Given passage
=-=-=-=-=

A man accused of endangering a child’s life by placing her into a tumble dryer and switching it on today admitted he had “assisted” her into the machine.
Giving evidence at his trial Thomas Dunn said he hadn’t “pushed” or “squashed” the baby into it – but instead had “tucked her leg into it” after she had climbed in herself.
He added that he didn’t fully close the door on her, however it activated and began rotating.
Dunn said: “I didn’t know the switch was on, it would’ve been the pin that activated the safety switch when it touched it.
“She was already climbing into it and I tucked her leg in. I closed the door but not fully, it wasn’t like properly shut.
“It wasn’t long, it wasn’t like minutes she was in it.”
Dunn, 25, was giving evidence in his own defence before a jury in the trial where he is accused of assaulting the child by placing her a tumble dryer.
He told advocate Niall McCluskey, defending, that he had been “stupid” in tucking her leg in and pushing the door closed, stating it wasn’t “closed, closed.”
Asked by depute fiscal Nicola Gillespie, cross examing: “Why on earth did you do that, assist, tuck, whatever you want to call it, that child into a tumble dryer?”
He replied: “I don’t know, it was a bad judgment call.”
In his evidence Dunn denied inflicting any injuries on the child on January 8 2018, stating in evidence she had fallen in his hallway while he was in the kitchen and had banged her nose and mouth.
He said she had been fine for some time after that, however after she had a nap, she was playing with toys and he went through to the kitchen to cook her tea.
When he checked on her, he said, she was lying limp and was “unresponsive.”
He said he tried to sit her up on the couch but she slid down sideways and was “groggy and drowsy.”

=-=-=-=-=

List of tasks
A - In the trial report, how does Dunn account for the tumble dryer starting even though he says he did not fully close the door?
B - Carry the trial report forward from its final sentence.

=-=-=-=-=

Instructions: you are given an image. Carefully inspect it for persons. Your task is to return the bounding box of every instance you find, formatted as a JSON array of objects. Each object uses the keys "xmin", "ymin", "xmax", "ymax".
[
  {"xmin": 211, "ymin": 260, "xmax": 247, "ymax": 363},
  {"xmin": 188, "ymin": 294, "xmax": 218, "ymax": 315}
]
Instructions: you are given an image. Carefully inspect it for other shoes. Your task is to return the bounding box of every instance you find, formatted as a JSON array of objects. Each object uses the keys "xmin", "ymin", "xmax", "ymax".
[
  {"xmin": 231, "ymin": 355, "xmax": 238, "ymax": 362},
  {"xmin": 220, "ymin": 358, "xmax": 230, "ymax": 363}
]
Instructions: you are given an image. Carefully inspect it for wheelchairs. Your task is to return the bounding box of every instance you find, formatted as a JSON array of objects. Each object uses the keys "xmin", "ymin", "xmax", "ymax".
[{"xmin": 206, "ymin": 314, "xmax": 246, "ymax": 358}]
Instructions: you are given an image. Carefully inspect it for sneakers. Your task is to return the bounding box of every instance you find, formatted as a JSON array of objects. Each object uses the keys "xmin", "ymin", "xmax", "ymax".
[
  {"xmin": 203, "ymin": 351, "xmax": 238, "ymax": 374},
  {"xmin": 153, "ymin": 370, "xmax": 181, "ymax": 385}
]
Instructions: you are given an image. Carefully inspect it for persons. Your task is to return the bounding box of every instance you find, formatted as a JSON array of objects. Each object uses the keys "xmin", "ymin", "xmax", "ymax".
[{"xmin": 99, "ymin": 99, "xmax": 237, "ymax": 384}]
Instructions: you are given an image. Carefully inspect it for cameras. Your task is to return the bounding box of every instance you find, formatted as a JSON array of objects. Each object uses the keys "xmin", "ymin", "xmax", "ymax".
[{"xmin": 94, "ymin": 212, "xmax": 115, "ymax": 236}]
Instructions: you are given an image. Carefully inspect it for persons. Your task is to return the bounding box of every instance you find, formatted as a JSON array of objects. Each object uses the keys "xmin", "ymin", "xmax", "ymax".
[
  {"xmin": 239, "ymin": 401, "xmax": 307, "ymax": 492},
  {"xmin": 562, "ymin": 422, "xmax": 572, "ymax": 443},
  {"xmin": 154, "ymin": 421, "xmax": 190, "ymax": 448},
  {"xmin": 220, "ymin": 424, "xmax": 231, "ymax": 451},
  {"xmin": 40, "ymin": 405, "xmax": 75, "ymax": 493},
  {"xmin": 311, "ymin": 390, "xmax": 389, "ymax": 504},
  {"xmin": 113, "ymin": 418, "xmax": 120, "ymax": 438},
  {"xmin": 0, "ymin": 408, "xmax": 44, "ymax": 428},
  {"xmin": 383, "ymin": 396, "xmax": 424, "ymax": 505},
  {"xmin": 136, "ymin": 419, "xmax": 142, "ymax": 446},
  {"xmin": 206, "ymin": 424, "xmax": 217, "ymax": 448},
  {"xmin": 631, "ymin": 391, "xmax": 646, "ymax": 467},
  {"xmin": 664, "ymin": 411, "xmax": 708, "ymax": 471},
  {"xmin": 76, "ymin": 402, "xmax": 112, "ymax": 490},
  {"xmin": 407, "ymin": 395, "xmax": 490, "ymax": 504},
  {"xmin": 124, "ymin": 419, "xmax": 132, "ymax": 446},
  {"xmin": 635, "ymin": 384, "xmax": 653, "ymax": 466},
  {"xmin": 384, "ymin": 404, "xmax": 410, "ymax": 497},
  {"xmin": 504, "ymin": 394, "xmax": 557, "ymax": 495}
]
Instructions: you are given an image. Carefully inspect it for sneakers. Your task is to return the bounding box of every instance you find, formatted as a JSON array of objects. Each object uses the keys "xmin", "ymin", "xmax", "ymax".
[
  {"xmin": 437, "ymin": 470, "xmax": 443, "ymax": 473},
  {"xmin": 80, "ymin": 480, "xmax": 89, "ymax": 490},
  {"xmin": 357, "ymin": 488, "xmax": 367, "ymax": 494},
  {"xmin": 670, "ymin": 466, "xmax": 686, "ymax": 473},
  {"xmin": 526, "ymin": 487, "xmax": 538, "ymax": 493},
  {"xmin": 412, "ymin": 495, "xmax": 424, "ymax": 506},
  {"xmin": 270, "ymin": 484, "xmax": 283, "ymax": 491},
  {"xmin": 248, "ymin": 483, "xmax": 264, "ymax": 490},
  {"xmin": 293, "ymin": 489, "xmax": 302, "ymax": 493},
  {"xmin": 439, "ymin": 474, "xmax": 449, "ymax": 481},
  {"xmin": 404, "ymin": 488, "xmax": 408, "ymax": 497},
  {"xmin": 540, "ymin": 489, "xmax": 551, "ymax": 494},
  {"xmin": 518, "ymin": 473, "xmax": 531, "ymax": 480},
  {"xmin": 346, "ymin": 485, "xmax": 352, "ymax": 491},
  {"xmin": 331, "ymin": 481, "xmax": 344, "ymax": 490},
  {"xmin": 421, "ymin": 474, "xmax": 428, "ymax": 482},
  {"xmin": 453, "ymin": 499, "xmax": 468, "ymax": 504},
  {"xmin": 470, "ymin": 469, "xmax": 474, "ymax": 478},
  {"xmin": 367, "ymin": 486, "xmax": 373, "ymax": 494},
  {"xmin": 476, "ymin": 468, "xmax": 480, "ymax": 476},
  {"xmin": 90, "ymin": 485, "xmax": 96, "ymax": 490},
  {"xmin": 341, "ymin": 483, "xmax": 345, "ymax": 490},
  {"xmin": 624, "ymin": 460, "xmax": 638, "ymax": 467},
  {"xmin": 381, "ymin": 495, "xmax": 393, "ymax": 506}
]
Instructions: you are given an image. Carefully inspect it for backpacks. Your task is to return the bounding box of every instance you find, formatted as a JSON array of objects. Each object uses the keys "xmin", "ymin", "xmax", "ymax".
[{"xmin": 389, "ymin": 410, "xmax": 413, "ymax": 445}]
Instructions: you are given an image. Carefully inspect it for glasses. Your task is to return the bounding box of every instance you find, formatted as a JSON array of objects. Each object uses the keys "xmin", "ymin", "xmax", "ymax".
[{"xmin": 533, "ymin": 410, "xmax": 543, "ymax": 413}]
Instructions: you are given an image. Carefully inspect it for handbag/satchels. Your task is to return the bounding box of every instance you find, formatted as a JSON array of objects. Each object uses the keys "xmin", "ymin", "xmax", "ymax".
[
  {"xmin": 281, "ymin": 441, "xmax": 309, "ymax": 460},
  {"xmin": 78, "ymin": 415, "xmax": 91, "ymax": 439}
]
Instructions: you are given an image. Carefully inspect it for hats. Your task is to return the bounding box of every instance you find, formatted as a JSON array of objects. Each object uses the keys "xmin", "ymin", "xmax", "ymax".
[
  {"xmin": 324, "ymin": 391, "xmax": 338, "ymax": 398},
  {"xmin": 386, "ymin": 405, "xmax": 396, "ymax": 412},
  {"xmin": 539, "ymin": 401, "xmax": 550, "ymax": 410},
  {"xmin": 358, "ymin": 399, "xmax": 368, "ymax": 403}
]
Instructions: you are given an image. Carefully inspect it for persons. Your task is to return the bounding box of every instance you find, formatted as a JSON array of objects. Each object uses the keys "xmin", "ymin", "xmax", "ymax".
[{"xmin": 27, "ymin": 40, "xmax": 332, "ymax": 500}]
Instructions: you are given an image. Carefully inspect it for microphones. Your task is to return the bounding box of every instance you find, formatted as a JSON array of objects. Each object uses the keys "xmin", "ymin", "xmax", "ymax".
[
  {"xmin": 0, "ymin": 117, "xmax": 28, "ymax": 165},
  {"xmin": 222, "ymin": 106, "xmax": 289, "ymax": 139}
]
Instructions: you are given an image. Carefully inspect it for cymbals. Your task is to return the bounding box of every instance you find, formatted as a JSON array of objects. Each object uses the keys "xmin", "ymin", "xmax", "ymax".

=-=-=-=-=

Answers by item number
A - Dunn says he did not know the switch was on. He says the pin must have touched and activated the safety switch, so the machine started and began rotating.

B -
Dunn said he checked her over and found a lump and a depression on two separate parts of her head.
He tried to contact her mother but failed and took her to hospital in Arbroath.
He denied knowing she had suffered serious injuries and said he had only assumed she might have had a fractured skull because he was told there was blood in her ear.
It alleged that on an occasion between December 18, 2017 and January 8 2018, at the same address, it is alleged that he assaulted the girl, then aged 13 months.
Prosecutors allege that he placed the tot in a tumble dryer and closed the door, causing the machine to activate and the inner drum to rotate to the girl’s severe injury and the danger of her life.
A final charge claims he again assaulted the girl to her severe injury and the danger of her life on January 8, 2018.
Dunn, 25, of St Ninians Place in Brechin, is said to have repeatedly struck her on the head and body, repeatedly struck her against an unknown object or objects and bit her on the arm.
At the close of the Crown case fiscal depute Nicola Gillespie withdrew a third assault charge allegedly on the girl and a further charge of assaulting a young boy from birth to 33 months.
The trial, before Sheriff Alastair Brown and a jury, continues.